Medicare Plan Finder also asks you questions to help narrow your choices.

When comparing plans, Medicare suggests you consider:

  • Costs 
  • Coverage
  • Your other insurance coverage
  • Doctor and hospital networks
  • Prescription drugs
  • Quality of care
  • Travel

Original Medicare has larger provider and hospital networks than Medicare Advantage plans. For instance, a Medicare health maintenance organization (HMO) may have a limited network and not reimburse you for any care outside of that network. You’ll want to keep that in mind when comparing plans. 

What happens if I wait to enroll in Medicare?

Don't delay signing up for Medicare when you're eligible. If you wait 12 or more months to enroll, your premiums likely will be higher.

Even if you continue to work and have employer-sponsored health insurance after your 65th birthday, you should sign up for Part A of Medicare. Part A might help pay some of the healthcare costs not covered by your employer plan. Typically, the premium is free.

Talk to your benefits manager if you have employer-sponsored coverage to learn whether you should sign up for Part B. The answer will depend on whether your employer-sponsored coverage will be considered secondary coverage to Medicare Part B or primary coverage. Primary coverage pays first, and secondary coverage pays the costs that the primary insurance doesn’t cover. If your employer-sponsored insurance is the secondary coverage, you might need to sign up for Part B. Otherwise, your insurance might pay little or nothing. Find out more about coordination of benefits

Keep in mind that under some circumstances, you'll have to pay an extra 10% per year penalty if you miss the Part B deadline and sign up later. Why would you get penalized for not taking Medicare? Younger seniors have fewer healthcare needs than older seniors. So, delaying Medicare until you're older means you haven't paid in premiums during those years and will have much higher healthcare needs when you're older. 

How to apply for Medicare

Many people are enrolled in Medicare automatically. Enrollment is automatic if you are not yet age 65 and you're already receiving Social Security or Railroad Retirement benefits. 

If you're disabled, you will be automatically enrolled in both Part A and Part B of Medicare, beginning with your 25th month of disability.

Most people enroll in Medicare in one of two ways.
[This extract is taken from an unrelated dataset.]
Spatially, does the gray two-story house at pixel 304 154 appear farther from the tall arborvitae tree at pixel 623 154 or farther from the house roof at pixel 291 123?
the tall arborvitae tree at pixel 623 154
You have an individual enrollment period, which begins three months before you turn age 65 (or right away if you require regular dialysis or a kidney transplant) and continues for seven months. Applying early can help you avoid a possible delay in the start of your Part B coverage.

If you miss your individual enrollment, you will need to wait until the annual Medicare open enrollment period.

To apply for Medicare, contact any Social Security Administration office or fill out an application online on the Social Security website. (If you or your spouse worked for the railroad, contact the Railroad Retirement Board.) If you don't enroll during these 10 months, you'll have to wait until the three months beginning on Jan. 1, and your Part B coverage won't start until July. 

If you have questions about Medicare eligibility or enrollment, call Social Security's toll-free number, 1-800-772-1213 or visit the Social Security website.

You can't enroll in Medicare through your state's health insurance marketplaces, aka exchanges. The exchanges sell only individual and nongroup health insurance policies.